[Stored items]

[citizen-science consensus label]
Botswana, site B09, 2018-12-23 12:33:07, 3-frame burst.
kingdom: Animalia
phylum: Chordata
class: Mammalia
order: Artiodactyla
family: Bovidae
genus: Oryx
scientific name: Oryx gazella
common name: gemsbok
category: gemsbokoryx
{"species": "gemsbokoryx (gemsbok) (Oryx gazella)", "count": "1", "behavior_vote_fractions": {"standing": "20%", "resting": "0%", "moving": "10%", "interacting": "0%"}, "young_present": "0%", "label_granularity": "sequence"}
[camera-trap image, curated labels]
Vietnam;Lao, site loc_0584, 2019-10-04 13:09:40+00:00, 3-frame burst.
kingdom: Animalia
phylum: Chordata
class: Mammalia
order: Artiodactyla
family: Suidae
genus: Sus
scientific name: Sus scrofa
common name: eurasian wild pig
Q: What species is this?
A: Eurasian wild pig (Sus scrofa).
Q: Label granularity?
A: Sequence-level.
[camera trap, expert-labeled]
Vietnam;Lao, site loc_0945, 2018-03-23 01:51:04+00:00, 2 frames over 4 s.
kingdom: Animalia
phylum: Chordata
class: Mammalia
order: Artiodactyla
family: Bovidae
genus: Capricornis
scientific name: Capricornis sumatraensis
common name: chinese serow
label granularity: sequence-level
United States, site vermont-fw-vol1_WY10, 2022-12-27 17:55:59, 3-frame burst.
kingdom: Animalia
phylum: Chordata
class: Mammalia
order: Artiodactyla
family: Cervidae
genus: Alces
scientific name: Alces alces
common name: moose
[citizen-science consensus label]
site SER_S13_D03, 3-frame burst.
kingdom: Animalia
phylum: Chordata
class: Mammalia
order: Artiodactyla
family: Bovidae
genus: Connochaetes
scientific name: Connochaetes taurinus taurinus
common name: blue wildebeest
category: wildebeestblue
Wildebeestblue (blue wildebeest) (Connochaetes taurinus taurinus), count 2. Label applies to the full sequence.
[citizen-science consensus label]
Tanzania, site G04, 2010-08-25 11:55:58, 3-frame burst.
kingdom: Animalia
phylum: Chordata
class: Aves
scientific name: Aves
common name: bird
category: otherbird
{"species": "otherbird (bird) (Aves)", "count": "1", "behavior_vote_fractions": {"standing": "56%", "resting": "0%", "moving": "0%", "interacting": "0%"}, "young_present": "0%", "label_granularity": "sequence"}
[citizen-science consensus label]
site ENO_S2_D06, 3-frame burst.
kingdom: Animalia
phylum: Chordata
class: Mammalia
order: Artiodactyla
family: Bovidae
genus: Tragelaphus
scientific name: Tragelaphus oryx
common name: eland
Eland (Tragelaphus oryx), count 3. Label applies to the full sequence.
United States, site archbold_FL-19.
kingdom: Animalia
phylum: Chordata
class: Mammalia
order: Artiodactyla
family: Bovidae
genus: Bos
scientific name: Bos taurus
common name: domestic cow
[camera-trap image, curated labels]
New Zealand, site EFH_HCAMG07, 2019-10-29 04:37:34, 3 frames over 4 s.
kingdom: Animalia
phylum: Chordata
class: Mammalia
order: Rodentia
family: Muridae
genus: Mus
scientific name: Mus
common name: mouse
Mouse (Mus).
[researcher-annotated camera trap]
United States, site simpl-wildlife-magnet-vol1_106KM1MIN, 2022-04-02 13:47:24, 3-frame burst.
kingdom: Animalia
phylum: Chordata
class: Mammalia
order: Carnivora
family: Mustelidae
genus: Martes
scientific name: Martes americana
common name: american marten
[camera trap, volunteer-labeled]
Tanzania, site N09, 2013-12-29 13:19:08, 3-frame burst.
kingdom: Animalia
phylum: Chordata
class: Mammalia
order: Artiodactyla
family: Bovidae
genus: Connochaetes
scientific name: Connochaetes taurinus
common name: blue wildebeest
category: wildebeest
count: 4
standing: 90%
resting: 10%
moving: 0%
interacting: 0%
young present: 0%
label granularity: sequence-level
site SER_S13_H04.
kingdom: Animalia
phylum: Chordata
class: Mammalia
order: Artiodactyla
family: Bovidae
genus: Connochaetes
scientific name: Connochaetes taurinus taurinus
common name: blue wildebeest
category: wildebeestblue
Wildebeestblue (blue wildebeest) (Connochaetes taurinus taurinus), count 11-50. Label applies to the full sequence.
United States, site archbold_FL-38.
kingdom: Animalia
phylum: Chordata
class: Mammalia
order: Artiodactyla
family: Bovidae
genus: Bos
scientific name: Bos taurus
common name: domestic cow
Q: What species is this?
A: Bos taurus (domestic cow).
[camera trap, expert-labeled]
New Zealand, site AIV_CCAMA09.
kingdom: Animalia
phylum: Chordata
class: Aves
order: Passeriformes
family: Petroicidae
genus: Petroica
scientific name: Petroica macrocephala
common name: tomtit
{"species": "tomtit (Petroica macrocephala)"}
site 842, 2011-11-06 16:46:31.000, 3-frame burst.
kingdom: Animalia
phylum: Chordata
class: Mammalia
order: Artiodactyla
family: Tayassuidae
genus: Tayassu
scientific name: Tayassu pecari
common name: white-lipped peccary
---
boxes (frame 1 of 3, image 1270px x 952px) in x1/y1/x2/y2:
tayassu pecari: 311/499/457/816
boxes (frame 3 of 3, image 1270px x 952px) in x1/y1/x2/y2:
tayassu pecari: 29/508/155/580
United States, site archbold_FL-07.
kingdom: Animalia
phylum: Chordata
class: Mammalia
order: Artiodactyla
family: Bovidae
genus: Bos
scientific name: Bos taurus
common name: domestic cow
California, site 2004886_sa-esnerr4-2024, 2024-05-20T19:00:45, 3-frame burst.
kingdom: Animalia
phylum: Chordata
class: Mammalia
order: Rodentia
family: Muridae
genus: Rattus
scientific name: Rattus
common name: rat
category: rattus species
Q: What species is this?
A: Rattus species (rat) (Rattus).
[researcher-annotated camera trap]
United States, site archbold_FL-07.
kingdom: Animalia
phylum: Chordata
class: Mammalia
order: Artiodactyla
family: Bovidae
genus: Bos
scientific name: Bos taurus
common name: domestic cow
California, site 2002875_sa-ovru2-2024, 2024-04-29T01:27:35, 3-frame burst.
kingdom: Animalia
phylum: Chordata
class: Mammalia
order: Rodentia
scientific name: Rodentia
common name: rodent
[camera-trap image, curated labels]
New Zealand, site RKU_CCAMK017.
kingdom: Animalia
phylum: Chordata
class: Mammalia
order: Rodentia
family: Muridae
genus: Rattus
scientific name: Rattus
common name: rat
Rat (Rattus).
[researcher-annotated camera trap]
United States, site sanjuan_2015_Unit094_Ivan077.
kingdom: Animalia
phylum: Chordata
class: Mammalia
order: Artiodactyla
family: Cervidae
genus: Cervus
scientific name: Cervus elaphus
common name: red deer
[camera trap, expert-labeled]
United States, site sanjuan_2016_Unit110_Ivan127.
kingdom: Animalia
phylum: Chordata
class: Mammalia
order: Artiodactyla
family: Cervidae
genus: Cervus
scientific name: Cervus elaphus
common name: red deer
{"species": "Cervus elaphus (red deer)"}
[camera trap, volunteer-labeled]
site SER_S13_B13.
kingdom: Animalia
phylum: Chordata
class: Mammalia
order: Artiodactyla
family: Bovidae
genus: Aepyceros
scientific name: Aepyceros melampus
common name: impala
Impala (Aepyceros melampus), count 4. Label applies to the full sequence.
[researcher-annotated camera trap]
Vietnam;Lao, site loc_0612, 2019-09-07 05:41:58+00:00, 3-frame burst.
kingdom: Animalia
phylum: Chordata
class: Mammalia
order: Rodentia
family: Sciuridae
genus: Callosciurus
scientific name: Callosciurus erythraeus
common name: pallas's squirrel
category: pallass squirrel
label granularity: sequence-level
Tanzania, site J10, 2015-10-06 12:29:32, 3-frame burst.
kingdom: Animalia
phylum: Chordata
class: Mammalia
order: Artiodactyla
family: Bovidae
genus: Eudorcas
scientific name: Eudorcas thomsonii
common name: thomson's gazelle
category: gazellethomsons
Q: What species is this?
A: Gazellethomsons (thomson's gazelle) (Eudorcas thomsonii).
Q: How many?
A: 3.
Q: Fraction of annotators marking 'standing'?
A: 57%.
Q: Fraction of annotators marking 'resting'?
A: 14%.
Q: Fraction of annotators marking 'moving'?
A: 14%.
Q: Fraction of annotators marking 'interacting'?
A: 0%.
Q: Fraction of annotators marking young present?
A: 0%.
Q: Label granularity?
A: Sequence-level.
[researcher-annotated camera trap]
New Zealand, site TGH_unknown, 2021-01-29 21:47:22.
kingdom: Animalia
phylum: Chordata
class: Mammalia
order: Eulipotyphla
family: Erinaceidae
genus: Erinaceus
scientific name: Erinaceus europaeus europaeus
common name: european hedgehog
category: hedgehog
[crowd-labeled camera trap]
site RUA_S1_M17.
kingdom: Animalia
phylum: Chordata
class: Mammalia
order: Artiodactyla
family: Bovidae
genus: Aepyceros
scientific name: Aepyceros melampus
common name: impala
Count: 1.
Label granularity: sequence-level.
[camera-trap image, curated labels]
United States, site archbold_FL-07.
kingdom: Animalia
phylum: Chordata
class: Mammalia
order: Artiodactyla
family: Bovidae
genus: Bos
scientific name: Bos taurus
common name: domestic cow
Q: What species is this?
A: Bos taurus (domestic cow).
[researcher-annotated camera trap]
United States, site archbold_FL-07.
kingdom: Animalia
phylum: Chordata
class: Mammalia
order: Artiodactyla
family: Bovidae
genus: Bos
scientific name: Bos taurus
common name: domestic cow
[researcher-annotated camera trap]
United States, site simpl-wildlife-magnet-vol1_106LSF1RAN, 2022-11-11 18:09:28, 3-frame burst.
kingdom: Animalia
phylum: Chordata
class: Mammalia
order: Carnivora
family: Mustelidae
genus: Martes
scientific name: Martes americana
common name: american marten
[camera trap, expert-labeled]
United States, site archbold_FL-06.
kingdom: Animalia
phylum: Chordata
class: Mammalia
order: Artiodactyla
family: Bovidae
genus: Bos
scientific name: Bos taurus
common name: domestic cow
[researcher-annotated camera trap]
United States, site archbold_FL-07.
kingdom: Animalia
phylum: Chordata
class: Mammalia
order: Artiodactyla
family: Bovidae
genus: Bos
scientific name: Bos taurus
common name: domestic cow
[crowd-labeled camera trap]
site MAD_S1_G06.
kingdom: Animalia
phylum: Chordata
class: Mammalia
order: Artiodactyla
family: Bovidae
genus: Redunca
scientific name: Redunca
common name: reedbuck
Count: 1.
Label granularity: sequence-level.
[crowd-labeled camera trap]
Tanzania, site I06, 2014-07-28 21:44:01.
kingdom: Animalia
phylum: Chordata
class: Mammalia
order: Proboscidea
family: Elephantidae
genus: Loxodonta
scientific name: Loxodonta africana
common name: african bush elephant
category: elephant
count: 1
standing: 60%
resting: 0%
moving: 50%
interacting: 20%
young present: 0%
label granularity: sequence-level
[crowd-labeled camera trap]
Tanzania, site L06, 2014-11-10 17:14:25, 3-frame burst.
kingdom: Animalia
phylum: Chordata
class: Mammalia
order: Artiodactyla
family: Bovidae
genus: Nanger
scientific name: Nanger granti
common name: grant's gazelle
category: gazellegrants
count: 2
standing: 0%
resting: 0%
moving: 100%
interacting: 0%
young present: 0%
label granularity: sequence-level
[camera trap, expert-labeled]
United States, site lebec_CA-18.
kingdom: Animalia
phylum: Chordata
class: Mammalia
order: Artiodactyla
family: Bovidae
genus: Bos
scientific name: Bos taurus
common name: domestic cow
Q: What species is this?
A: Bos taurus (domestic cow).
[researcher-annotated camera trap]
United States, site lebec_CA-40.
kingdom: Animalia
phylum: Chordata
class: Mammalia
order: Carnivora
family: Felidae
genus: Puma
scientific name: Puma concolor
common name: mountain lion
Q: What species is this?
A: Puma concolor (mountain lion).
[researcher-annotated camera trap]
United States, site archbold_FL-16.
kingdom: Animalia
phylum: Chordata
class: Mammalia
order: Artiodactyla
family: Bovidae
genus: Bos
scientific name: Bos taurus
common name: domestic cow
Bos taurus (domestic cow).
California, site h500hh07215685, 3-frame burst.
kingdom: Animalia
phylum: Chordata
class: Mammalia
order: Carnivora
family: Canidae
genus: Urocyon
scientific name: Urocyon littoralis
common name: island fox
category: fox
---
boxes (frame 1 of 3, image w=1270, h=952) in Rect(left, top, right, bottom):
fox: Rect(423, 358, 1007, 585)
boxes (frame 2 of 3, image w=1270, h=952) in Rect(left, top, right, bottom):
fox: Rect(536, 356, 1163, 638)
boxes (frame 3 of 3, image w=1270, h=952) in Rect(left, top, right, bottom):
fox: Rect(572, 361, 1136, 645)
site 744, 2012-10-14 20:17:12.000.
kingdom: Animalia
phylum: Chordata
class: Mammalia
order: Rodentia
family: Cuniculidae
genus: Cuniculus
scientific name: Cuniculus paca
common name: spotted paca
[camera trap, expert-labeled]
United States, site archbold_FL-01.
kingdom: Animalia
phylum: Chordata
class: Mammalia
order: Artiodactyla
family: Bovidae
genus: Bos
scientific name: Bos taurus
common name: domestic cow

- Exercise instructions
Determine the number of lines in the records that contain the word "magnet", and provide that number alone.

- Your solution
2